Asked to do a ”Ted Talk-style”-talk at an event, I say Yes without giving it a second thought. Four days before the event, I am startled when I realize that it’s time to figure out, in general terms, what to speak about. So I spend a few hours jotting down ideas on a piece of paper, that turns into two pieces of paper. Three. Four. Five even. There’s enough material there for a half day workshop, when in reality I have approximately 12-15 minutes. So I let it rest, go about my days, letting the ideas and my intention for the day percolate quietly in the background.

Sit myself down two nights before the event, flicking through those five pages worth of ideas, grabbing an empty piece of paper and write… and what comes up is quite different from what was on the first five pieces of brainstorming material. Get busy with other things, and my presentation is put on the back-burner again.

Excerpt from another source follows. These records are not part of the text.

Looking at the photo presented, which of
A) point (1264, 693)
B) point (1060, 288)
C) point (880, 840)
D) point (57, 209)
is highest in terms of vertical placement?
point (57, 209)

Waking up at four am, I lie in the dark in my bed, and start to hold an imaginary presentation, putting myself on that stage, and start to speak. I find words, ponder what worth they carry, move ahead, not really getting any sense of flow at all, so after some time I turn on the light, pick up a book, and read until my eyelids start to flutter. Turn off the light and go back to sleep for a few more hours.

As I awaken, I get up on that imaginary stage again, start to give my talk, and then, a few minutes in, I fall into that place where I know I do my best. The place where I am free of must’s and should’s, where I flow with what wants to happen. I hear the difference in my voice, how the pace of my speech slows down, how I articulate myself, and a tell-tale sign are the pauses that become an integral part of how I show up. Attuned to what wants to happen I don’t know beforehand what will come out of my mouth, so the listening within is a crucial part of how I do me. I flow with it for ten minutes or so, come to a natural close, and step off stage.

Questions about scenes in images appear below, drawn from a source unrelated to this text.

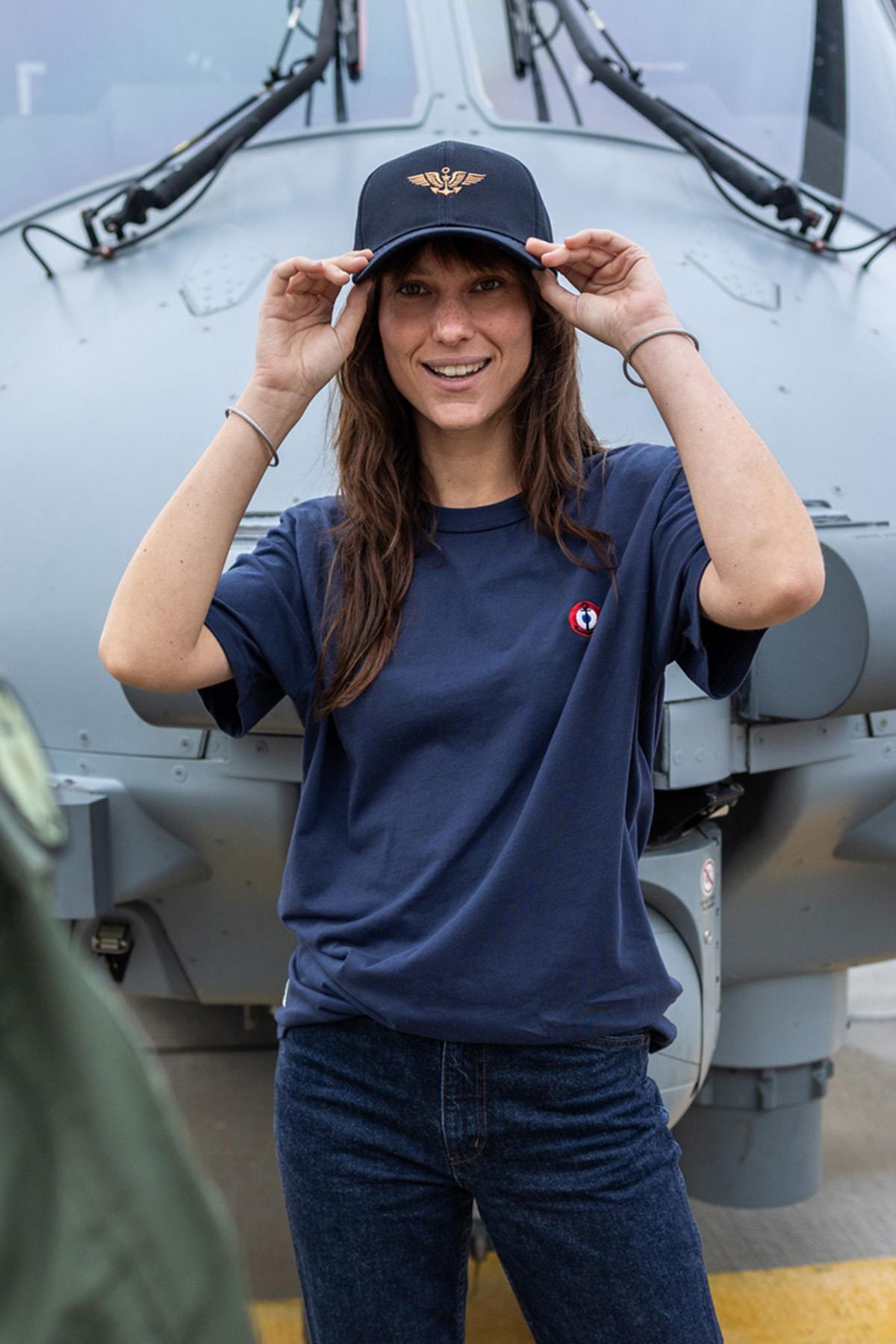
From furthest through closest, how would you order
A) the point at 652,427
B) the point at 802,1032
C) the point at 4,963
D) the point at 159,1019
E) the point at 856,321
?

Pleased with myself I know what I just did would have fit perfectly on that stage tomorrow, giggling a bit as I am curious if tomorrow’s talk will be as good as the one I just gave with Pop the cat lying next to me in bed as my not-too-attentive audience, in the semi-darkness of the bedroom, well before the rising sun, the chirp of the birds and the hum of traffic pick up, informing me that a new day has come.

If I flow with what wants to happen tomorrow, all will be well.